In his opening remarks as mayor during his swearing in on April 26, Grisanti said he looked forward to trying to rebuild city staff’s confidence.

“We want to try to keep this staff that is pretty wonderful together, so we don’t have to start over rebuilding” he expanded during a later phone interview.

In his opening mayoral remarks, Grisanti also said he hoped residents would appreciate his “tendency to be rather concise.” 

To The Malibu Times, the new mayor characterized his leadership style as solution-oriented, a trait he traces as far back as his experiences working in his father’s hardware store during his childhood growing up in the small town of Atascadero, in San Luis Obispo County. 

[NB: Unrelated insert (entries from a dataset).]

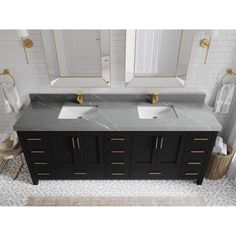 two sinks and mirrors in a bathroom with white tiles on the floor, gold accents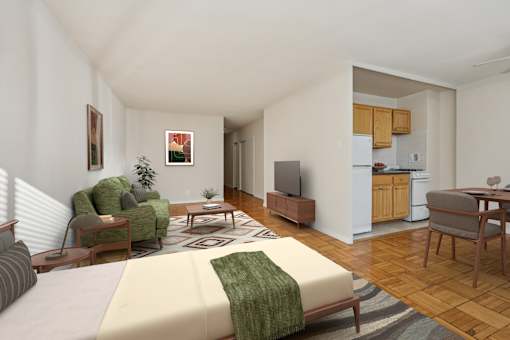A living room with a couch, chair, and television.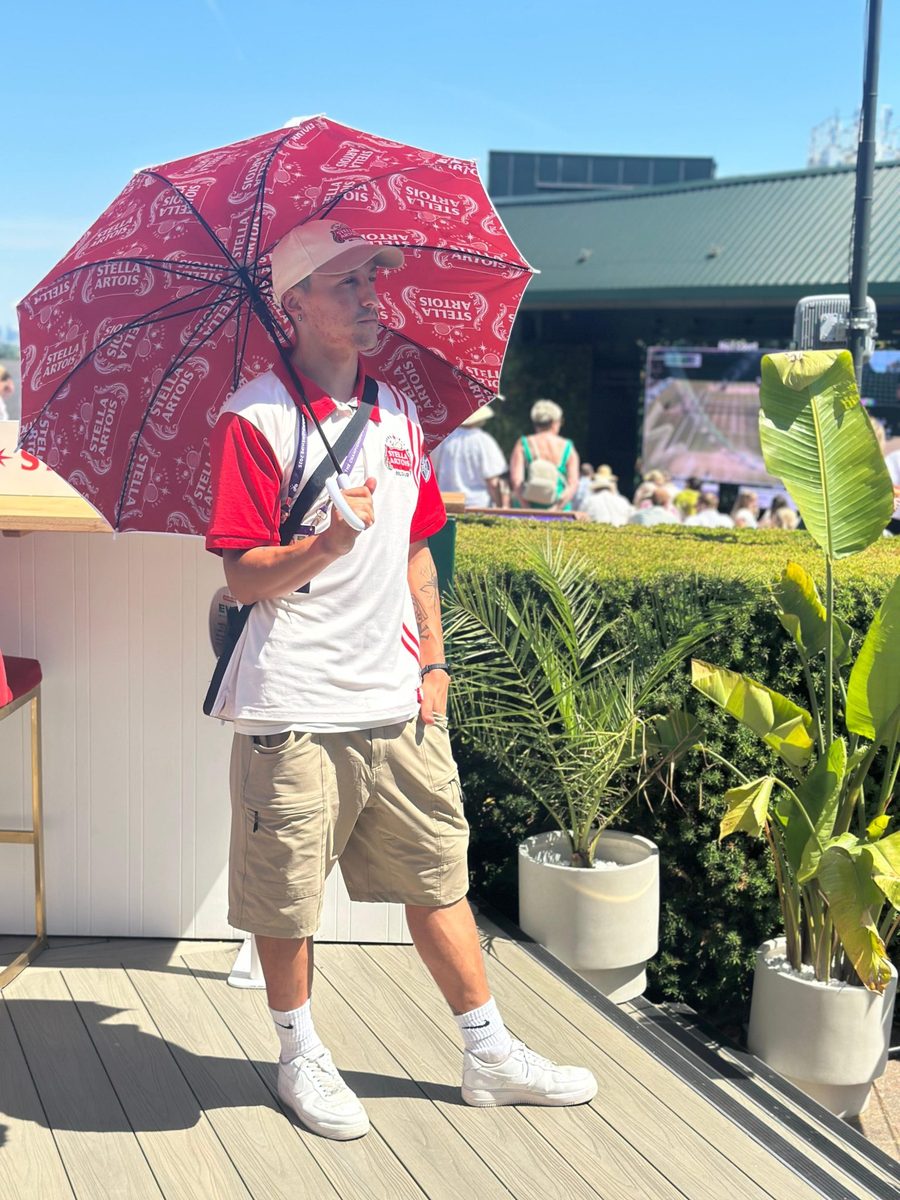 EXECUTIONAL host serving guests at the Stella Artois space during Wimbledon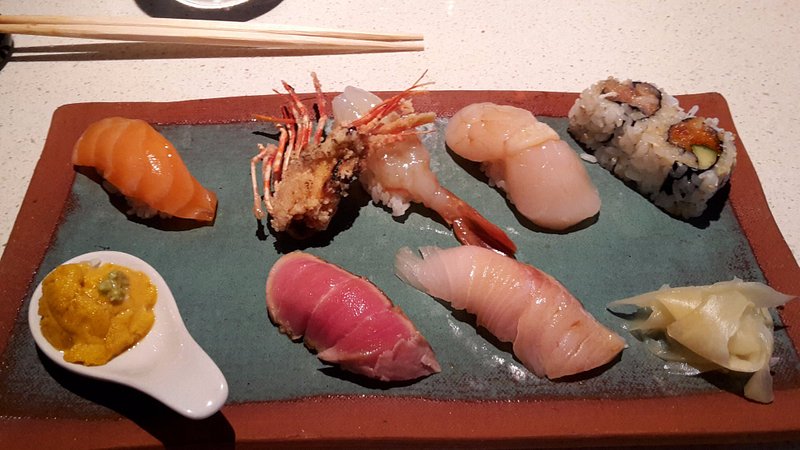 A plate of several different sushi options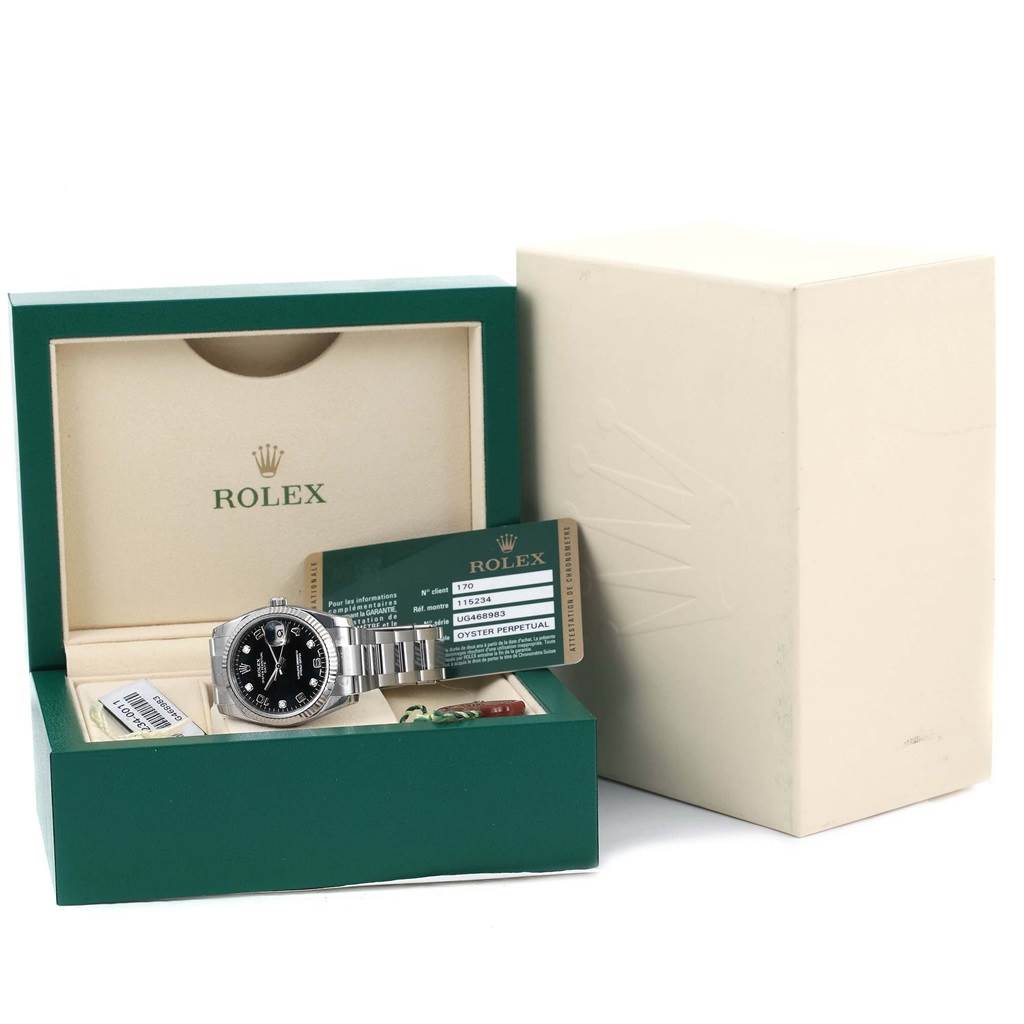 The image shows a Rolex Date 115234 Men's Stainless Steel Black Dial 115234 Men's Stainless Steel Black Dial model watch, its box, warranty card, and white outer cover from a front angle.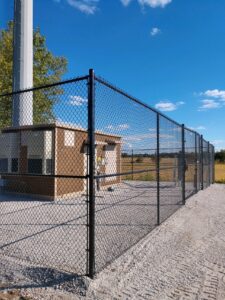 a tall black chainlink fence with a gate in the middle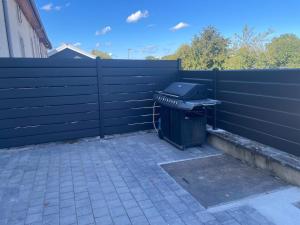 a trash can sitting in front of a fence at Chez Paul in Jeuxey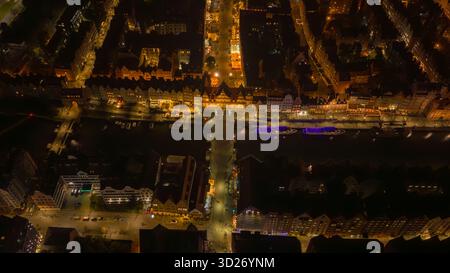 La vista aerea notturna della città vecchia di Danzica in Polonia mostra il fiume Motlawa, la gru Zuraw, il mercato lungo e la porta Verde, le barche blu illuminate e il caldo amb Foto Stock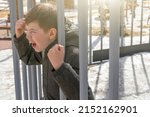 Small photo of Cute athletic little boy child 6-7 year old playing in playground. Amusement park for kids. Outdoor activities and games for children. Aggressive, angry, crazy boy growls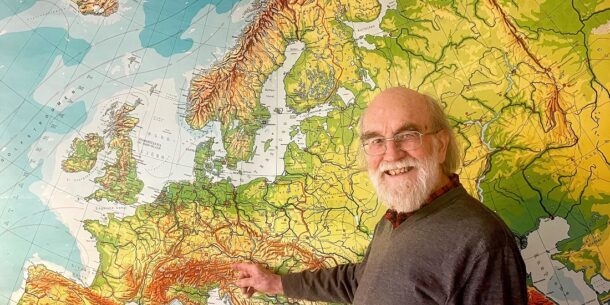 Picture of Professor emeritus Michael Jones in front of an old map of Europe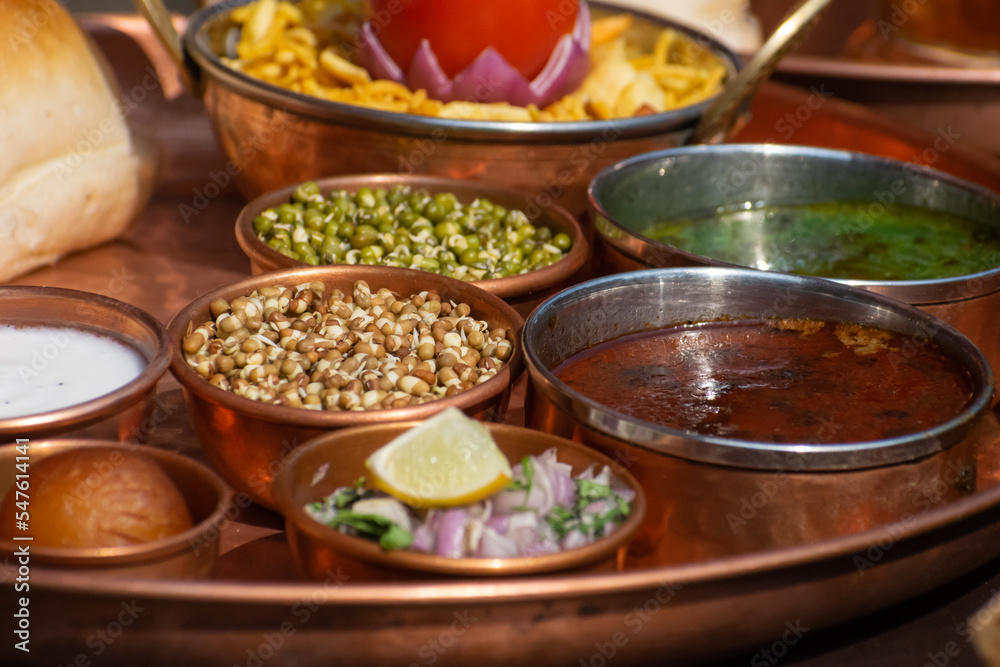 Famous maharashtrian cuisine, street food called misal pav which includes spicy curry, sprouts, snacks, bread, salad. Kolhapur, Nasik, Pune, Katakir, chutney, onion, rassa, tarri, farsan, lemon, junk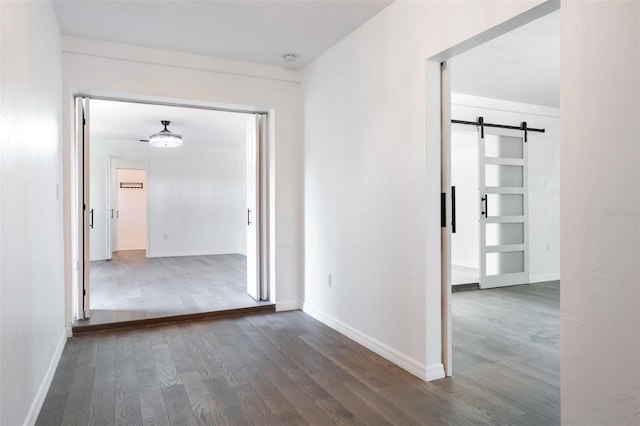1231 Beacon Dr, Port Charlotte, FL 33952 - hall with wood finished floors, a barn door, and baseboards
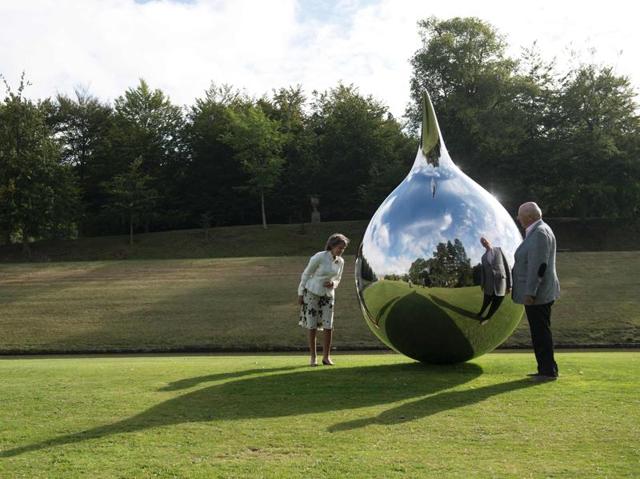 The Duke and the Duchess pose near a sculpture by British artist Richard Hudson titled 'Tear,' installed as part of the 'Beyond Limits' exhibition. (AFP) The Duke and the Duchess pose near a sculpture by British artist Richard Hudson titled 'Tear,' installed as part of the 'Beyond Limits' exhibition. (AFP)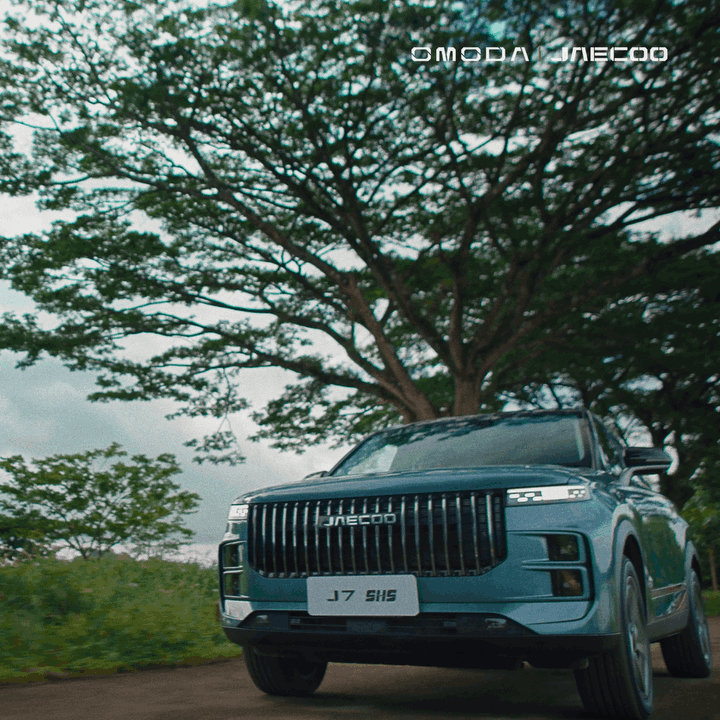 Blue JAECOO J7 SHS SUV parked on a dirt road with a large leafy tree and green foliage in the background.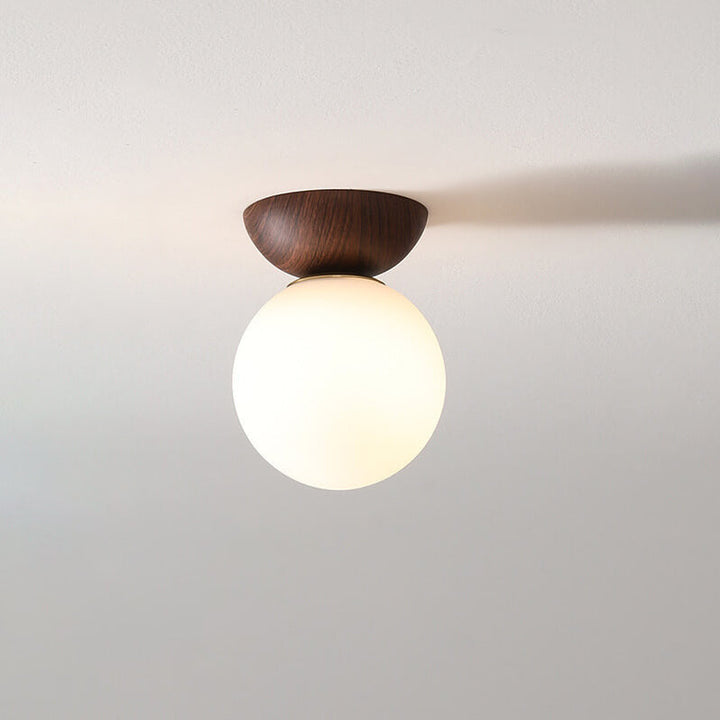 Ceiling light with glass globe and wood look in Japanese-Nordic style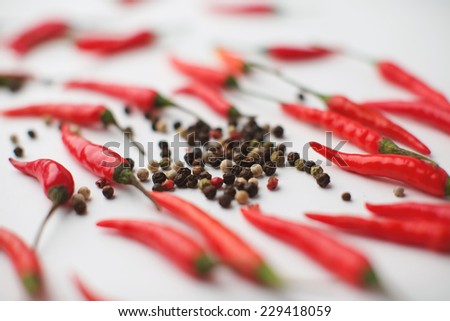 Colored Peppers Mix with red chili pepper on a white background. Pepper spices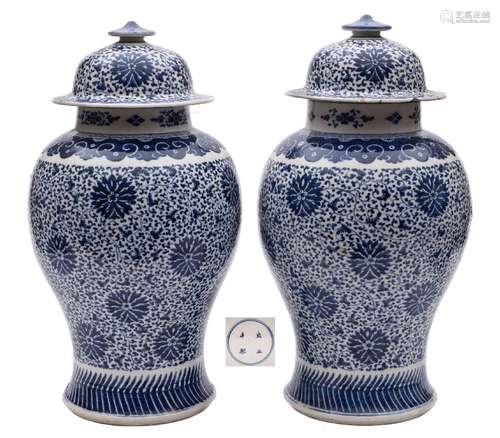 A pair of Chinese blue and white 'peony scroll' baluster jars and covers: painted overall with a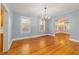 Cozy dining room featuring beautiful hardwood floors and soft blue wall colors at 18 Se 14Th Ave, Ocala, FL 34471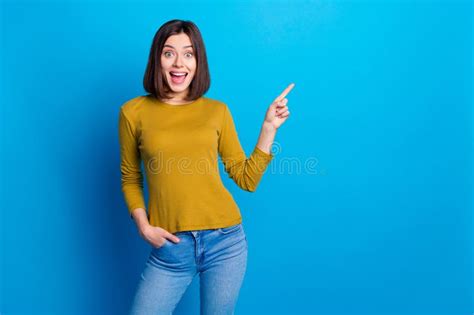 Photo Of Positive Impressed Lady Dressed Shirt Pointing Finger Empty Space Isolated Blue Color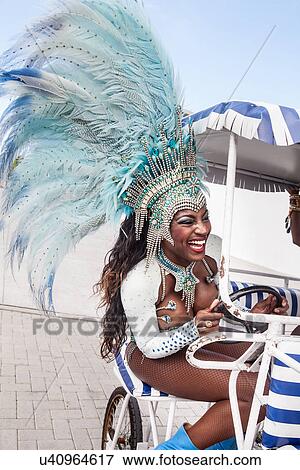 Samba dancer riding cart, Rio De Janeiro, Brazil View Large Photo Image Stock Photo - Samba dancer riding cart, Rio De Janeiro, Brazil. Fotosearch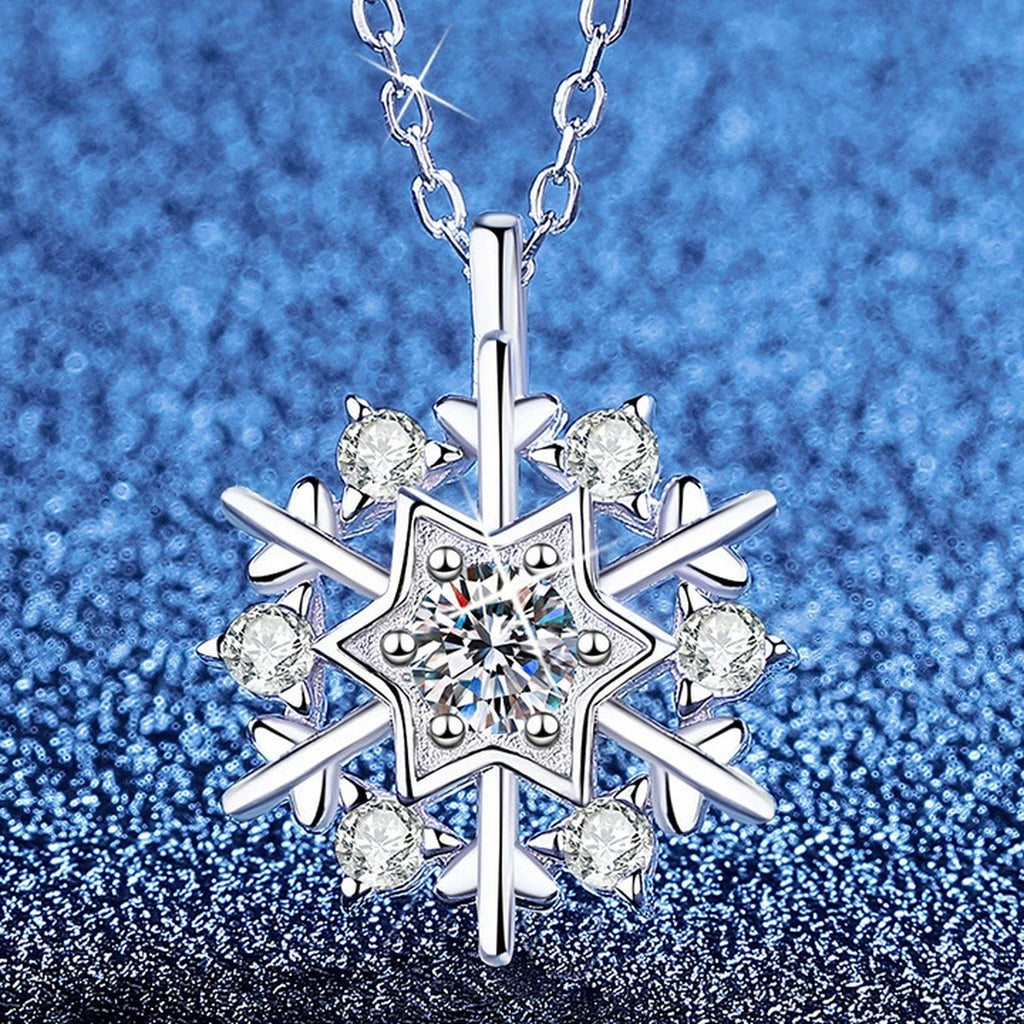 Snowflake Moissanite Pendant Necklace with Cubic Zirconia in Platinum-Plated S925 Sterling Silver blue background angled view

“[My dad] had me talk to adults and try to find out what their problems are and help them solve them—ideally with something we sold, but if we did not have it, I was to direct them to other merchants in the area,” he said. He views his real estate career, which he started in Malibu back in 1978, in the same way: He finds clients homes that fit their needs. 

“It’s all about serving the people,” Grisanti said. 

The fact that Grisanti moved to Malibu when he was 25—he is now about to turn 68—helps, too. He saw Malibu incorporated as a city, a process that was set in motion when residents battled back against the county’s efforts to impose a sewer system on the eastern half of the town.

Now, Grisanti said, Malibu does not look like what he had imagined it would, noting that the city did end up getting a sewer—generated by a lawsuit that Grisanti called one of the city’s missteps in the time he’s been in Malibu. But, he said, “there have been many missteps, and there will always be missteps in anything that happens because human beings are involved and we’re not perfect. 

“We’ve tried stuff that didn’t work, and when it doesn’t work, we’ve been pretty good at backing up, figuring out what we should’ve done and changing directions,” he added.

Grisanti, who has lived in various Malibu neighborhoods over the years, currently lives in Malibu West, where he plans to stay until he “shifts off this mortal coil.”